The government and central bank have given no sign of considering capital controls or implementing new trade restrictions. However, as foreign exchange reserves dwindle, such measures cannot be ruled out.
Critical issues facing the government include how to manage the exchange rate in the context of falling reserves and a rising current account deficit, and whether to revive the quantitative easing programme which raised the equivalent of USD55bn through the central bank subscribing to government bonds in 2017-19.

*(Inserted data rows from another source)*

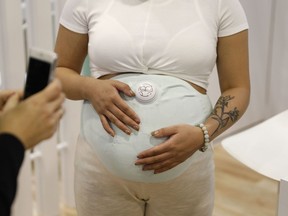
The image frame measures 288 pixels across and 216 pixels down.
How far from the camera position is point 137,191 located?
128cm

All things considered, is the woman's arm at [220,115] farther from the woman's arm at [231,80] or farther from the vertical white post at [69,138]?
the vertical white post at [69,138]

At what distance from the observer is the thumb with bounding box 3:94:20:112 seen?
910mm

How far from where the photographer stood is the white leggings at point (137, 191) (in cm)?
128

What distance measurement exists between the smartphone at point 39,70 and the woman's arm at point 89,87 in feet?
1.15

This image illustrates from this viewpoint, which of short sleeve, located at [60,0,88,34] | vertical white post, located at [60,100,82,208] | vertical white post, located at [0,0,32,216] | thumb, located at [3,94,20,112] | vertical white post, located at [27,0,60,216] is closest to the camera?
thumb, located at [3,94,20,112]

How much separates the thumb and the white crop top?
1.21ft

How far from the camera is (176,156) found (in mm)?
1219

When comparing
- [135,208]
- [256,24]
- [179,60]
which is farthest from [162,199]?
[256,24]

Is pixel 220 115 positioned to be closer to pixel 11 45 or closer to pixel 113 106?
pixel 113 106

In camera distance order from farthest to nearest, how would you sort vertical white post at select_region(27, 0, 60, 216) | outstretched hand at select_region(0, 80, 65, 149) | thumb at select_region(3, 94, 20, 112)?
1. vertical white post at select_region(27, 0, 60, 216)
2. thumb at select_region(3, 94, 20, 112)
3. outstretched hand at select_region(0, 80, 65, 149)

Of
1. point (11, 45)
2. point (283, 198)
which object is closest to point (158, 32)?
point (283, 198)

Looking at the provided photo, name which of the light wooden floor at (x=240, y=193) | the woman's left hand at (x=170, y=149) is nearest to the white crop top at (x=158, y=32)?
the woman's left hand at (x=170, y=149)

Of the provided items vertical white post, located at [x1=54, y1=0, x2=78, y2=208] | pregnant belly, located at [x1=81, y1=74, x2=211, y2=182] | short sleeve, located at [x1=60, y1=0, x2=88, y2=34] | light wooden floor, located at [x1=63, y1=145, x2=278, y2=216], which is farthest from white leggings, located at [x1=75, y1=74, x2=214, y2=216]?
light wooden floor, located at [x1=63, y1=145, x2=278, y2=216]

The central bank has allowed a modest depreciation of the exchange rate by about 10% against the US dollar since early 2020. The gap between the official rate and the black market rate has remained steady at about 25%.
Despite the legacy concerns about IMF conditionalities, Algeria has little choice but to turn to the IMF at some stage. With external debt now near zero, the government does have some leeway for foreign borrowing, but this is rapidly being reduced by the additional impact of COVID-19 on what’s already considered to be weak energy prices.
Foreign exchange reserves fell by about USD14bn in 2020 to USD49bn by end-2020. A tight squeeze on imports limited the extent of the drop in reserves, but there is little prospect of this declining trend stopping unless Algeria can secure significant capital inflows. Reserves had previously reached a peak of almost USD200bn in 2014.